Salah satu strategi melangkah ke depan adalah pendidikan berkesinambungan bagi
profesi kita. Pertanyaan yang muncul adalah, siapa yang harus membiayai seluruh proses
pemberdayaan profesi keperawatan? Tidak hanya pendidikan, tetapi juga sosialisasi
paradigma baru, pembuatan peraturan, peningkatan jasa keperawatan, dan sebagainya.

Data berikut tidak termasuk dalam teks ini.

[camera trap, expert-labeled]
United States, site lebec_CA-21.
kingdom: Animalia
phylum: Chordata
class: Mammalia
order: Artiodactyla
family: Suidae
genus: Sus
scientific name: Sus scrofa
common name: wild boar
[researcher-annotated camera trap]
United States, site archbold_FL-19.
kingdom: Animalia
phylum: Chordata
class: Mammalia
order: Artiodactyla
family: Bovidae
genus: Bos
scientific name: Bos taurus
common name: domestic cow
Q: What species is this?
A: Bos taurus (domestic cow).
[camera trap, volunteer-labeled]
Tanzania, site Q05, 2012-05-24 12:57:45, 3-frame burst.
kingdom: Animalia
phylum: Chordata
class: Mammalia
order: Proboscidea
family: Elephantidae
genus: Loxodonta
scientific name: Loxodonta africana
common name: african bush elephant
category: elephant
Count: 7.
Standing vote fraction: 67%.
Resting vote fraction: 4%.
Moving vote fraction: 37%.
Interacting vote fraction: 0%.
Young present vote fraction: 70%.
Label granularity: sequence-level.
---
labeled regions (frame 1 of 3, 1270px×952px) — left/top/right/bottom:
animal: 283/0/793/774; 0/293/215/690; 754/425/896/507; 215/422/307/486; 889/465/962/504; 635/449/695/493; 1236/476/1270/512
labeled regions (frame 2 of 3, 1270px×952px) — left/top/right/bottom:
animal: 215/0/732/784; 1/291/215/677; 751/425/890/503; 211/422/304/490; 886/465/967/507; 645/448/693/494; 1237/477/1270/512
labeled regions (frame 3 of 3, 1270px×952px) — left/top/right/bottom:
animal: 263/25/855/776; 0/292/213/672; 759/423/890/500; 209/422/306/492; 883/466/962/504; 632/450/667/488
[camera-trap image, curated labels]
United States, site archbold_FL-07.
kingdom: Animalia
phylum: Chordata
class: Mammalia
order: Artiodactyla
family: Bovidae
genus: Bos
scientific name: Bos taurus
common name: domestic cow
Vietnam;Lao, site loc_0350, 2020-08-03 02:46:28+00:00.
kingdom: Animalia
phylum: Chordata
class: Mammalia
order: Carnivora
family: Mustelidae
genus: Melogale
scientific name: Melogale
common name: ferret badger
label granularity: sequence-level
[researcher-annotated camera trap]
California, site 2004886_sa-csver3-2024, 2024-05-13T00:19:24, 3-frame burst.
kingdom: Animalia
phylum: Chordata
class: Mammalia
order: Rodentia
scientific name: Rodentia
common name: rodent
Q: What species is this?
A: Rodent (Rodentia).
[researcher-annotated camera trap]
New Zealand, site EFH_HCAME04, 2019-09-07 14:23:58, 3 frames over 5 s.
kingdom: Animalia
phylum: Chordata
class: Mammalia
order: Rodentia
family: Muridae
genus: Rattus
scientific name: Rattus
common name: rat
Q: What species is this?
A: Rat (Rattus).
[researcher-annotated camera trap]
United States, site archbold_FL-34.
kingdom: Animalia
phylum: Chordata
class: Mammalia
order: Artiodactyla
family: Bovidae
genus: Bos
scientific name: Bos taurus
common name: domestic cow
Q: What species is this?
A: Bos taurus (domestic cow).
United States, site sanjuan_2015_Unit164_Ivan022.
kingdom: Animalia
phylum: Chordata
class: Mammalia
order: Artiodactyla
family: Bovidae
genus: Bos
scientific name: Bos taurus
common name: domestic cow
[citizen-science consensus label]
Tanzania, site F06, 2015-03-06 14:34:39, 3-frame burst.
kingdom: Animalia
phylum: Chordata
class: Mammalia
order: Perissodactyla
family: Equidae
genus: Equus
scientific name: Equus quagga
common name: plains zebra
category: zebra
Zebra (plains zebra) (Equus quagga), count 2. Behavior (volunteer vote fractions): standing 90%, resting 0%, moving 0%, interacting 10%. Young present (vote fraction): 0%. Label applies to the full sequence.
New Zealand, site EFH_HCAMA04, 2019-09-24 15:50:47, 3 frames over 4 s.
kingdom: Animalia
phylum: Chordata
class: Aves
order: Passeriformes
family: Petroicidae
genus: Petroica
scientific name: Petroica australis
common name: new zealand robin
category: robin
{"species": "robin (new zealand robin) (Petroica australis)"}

Mengharapkan pemerintah untuk berperan dalam menyiapkan perawat yang memiliki
standar global tentunya bagai pungguk merindukan bulan, apalagi dengan kondisi
anggaran negara yang defisit seperti sekarang. Alternatifnya adalah konsumen pemakai
jasa keperawatan. Inipun tidak bisa mencakup semua konsumen sebab 36 juta warga
penduduk miskin tentunya belum mampu untuk mengaksesnya. Tarif jasa keperawatan
yang dinaikkan pada golongan menengah ke atas diharapkan mampu menjadi alternatif
solusi. Dengan kenaikan tarif jasa keperawatan diharapkan selain sebagai subsidi silang
juga bisa memberikan kontribusi yang nyata bagi perkembangan keperawatan. Di era
pemulihan ekonomi dan political will pemerintah yang patut dipertanyakan ini, seharusnya
profesi kita lebih mandiri. Dalam artian jangan pernah mengandalkan orang lain ketika
menata internal keperawatan. Kedepan, perawat dituntut untuk handal, cepat, akurat dan
memiliki mental yang pantang menyerah. Analisis kekuatan dan kelemahan yang tajam
disertai dengan penyelesaian yang tepat merupakan langkah yang harus diprioritaskan. Hal
ini tidak berarti kita berjalan sendiri tanpa koordinasi dengan stake holder ataupun profesi
lain. Koordinasi, kerjasama serta selalu terbuka terhadap kritik dan saran yang membangun
merupakan hal dasar yang tidak boleh ditinggalkan. Harapan ke depan adalah tidak ada
lagi perawat yang mengeluhkan bahwa mereka merasa digaji underpaid atau mereka kerja
sampingan hanya untuk memenuhi kebutuhan dasarnya.